Série de tâches.
1. Relevez tous les noms propres de pays ou d'ensembles géographiques et politiques cités dans l'extrait du document.
2. Répondez aux questions suivantes à partir de l'extrait du document.
(a) Que vient compenser l'apport d'IDE ?
(b) Quels coûts les investissements nationaux sont-ils insuffisants pour assumer ?
(c) Comment le programme de privatisation a-t-il été engagé en Roumanie par rapport à ailleurs ?
====== Extrait du document
Enfin, les pouvoirs publics peuvent avoir à l'esprit des considérations davantage liées aux grands équilibres macro-économiques. L'apport d'IDE vient en effet compenser utilement les déficits de la balance des transactions courantes, d'autant que les investissements nationaux sont insuffisants pour assumer les coûts que représentent la transition démocratique et l'intégration à l'Union européenne.

d) Des résultats de degrés divergents en Roumanie et Bulgarie

Si les récentes évolutions atténuent ce constat, la Roumanie n'en demeure pas moins en retard par rapport aux autres pays d'Europe centrale et orientale ayant adhéré ou souhaitant adhérer à l'Union européenne. Cela tient très largement au fait que le programme de privatisation y a été engagé plus lentement qu'ailleurs et que la valeur des entreprises cédées sur le marché est souvent moins élevée que dans les pays voisins.
============
====== Données fournies
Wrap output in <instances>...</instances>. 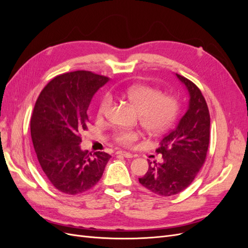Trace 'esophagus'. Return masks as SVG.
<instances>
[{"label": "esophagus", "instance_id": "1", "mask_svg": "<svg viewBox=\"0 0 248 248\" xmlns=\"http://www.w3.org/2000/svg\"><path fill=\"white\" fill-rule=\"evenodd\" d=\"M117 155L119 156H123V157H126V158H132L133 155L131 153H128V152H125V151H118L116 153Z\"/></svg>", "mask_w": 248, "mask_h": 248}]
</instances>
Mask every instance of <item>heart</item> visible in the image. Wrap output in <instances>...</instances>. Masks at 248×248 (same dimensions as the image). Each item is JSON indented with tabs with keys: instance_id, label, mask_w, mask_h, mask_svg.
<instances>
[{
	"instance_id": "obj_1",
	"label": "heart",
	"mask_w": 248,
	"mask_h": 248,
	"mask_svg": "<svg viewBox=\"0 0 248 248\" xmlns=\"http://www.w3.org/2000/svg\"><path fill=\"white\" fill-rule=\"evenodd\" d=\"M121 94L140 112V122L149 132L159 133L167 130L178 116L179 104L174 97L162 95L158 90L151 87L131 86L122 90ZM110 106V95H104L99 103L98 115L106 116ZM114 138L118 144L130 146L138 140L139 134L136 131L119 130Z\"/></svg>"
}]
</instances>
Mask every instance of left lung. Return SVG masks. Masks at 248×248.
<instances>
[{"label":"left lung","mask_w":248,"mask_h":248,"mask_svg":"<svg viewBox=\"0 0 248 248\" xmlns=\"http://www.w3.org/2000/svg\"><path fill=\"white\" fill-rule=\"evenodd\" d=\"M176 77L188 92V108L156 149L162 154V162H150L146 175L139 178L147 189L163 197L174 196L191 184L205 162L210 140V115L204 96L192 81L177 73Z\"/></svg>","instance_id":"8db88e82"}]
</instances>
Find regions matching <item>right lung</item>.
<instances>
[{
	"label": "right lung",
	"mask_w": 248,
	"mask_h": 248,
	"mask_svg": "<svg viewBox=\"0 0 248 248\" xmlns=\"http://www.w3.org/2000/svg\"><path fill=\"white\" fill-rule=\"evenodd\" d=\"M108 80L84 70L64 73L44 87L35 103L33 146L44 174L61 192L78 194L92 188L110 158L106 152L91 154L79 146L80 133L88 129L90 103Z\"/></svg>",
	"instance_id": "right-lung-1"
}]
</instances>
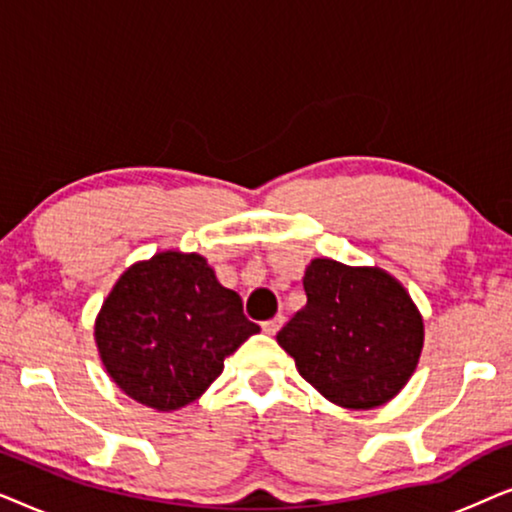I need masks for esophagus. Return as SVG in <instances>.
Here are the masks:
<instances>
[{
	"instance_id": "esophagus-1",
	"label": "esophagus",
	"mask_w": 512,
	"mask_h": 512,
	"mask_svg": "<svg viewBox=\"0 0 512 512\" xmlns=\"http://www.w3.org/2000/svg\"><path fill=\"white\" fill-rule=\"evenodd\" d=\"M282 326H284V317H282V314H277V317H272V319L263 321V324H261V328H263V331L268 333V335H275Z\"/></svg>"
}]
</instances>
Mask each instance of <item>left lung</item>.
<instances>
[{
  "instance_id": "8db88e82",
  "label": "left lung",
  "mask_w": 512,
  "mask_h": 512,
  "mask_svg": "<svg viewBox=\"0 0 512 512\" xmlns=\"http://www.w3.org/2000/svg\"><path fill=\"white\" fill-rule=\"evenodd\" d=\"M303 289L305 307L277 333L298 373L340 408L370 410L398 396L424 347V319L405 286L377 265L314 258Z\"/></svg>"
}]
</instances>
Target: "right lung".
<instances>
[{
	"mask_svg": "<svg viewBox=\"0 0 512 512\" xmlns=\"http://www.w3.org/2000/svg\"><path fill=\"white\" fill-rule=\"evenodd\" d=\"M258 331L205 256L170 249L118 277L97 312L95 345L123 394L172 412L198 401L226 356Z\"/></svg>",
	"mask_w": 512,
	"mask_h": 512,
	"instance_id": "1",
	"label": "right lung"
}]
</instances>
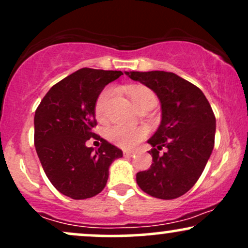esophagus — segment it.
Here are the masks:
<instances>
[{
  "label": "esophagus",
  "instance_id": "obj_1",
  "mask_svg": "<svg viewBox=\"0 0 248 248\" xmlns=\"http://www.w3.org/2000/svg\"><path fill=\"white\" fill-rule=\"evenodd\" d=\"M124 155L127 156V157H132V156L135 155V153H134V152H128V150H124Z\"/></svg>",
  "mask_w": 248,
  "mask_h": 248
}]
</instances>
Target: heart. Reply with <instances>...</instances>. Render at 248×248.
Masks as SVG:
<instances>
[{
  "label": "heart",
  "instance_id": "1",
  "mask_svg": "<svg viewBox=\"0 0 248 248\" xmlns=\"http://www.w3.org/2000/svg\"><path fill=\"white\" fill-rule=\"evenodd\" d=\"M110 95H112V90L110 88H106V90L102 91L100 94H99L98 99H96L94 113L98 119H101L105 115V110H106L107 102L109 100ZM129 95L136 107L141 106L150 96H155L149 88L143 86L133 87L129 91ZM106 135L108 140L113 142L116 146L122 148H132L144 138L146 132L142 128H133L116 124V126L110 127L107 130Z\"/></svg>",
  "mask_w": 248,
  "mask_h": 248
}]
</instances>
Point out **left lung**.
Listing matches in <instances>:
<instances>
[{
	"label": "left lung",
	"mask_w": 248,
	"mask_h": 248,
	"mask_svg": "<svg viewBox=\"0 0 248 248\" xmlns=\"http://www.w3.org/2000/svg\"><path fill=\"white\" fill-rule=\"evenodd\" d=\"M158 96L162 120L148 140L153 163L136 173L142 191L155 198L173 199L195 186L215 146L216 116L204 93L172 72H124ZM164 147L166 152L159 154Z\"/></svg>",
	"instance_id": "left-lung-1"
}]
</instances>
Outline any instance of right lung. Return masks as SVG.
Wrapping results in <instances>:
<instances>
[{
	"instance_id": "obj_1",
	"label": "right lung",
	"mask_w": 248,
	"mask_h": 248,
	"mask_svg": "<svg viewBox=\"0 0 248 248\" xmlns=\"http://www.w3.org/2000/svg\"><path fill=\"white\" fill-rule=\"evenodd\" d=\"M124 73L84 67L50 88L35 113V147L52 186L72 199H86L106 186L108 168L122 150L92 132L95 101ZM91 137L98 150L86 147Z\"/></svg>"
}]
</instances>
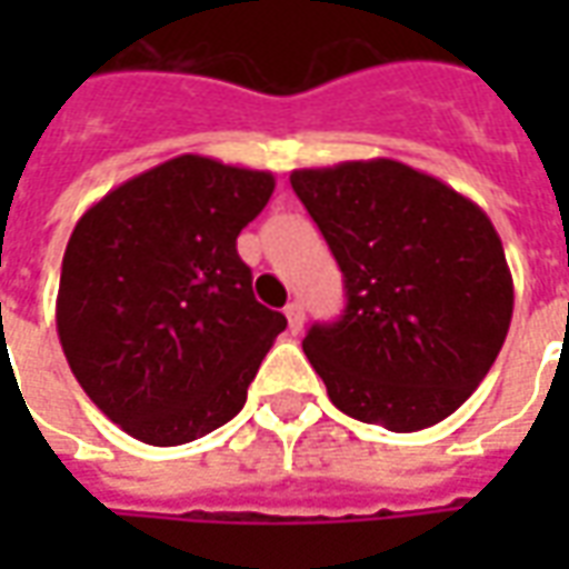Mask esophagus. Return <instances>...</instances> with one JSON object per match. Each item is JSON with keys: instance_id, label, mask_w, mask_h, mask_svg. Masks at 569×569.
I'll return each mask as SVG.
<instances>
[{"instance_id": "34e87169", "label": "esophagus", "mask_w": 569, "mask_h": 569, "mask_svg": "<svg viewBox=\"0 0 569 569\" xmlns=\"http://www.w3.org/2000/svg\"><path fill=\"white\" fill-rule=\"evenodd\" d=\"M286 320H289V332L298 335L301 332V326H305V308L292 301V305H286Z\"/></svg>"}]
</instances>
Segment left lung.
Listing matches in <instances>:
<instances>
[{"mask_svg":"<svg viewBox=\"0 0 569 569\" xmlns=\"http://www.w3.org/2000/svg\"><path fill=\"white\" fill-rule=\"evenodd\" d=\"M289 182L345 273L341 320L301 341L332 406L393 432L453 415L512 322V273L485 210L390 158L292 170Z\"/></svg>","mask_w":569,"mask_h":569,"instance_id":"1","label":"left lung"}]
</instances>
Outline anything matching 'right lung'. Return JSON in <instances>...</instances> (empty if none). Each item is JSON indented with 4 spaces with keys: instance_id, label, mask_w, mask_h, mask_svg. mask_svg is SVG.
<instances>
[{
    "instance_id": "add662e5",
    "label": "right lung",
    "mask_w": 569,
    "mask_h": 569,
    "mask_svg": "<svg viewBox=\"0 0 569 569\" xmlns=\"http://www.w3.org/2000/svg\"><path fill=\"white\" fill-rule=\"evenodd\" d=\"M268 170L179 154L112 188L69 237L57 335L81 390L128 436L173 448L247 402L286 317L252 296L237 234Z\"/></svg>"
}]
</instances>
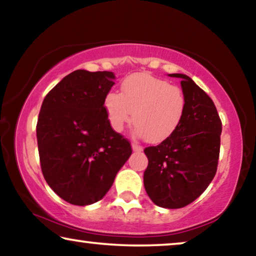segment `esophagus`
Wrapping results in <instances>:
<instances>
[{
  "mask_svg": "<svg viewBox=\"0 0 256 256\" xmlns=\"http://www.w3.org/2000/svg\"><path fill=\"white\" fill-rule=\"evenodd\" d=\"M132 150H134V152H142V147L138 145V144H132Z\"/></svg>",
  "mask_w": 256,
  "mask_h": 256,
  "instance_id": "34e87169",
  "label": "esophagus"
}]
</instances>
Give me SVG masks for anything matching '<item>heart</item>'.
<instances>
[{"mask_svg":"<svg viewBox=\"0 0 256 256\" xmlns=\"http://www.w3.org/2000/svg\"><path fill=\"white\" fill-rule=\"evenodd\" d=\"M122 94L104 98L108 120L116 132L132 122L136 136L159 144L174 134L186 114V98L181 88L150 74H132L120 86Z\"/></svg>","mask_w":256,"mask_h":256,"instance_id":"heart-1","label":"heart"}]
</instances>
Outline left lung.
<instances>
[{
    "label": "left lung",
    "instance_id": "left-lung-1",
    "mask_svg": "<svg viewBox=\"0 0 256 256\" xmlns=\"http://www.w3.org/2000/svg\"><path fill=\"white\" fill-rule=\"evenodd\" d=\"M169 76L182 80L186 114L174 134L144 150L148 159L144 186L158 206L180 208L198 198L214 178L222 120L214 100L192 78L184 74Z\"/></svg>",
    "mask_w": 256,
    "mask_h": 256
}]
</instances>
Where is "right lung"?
============
Réponses finales.
1. Union européenne, Roumanie, Bulgarie, Europe centrale et orientale

2.
(a) Les déficits de la balance des transactions courantes.
(b) Les coûts que représentent la transition démocratique et l'intégration à l'Union européenne.
(c) Plus lentement qu'ailleurs.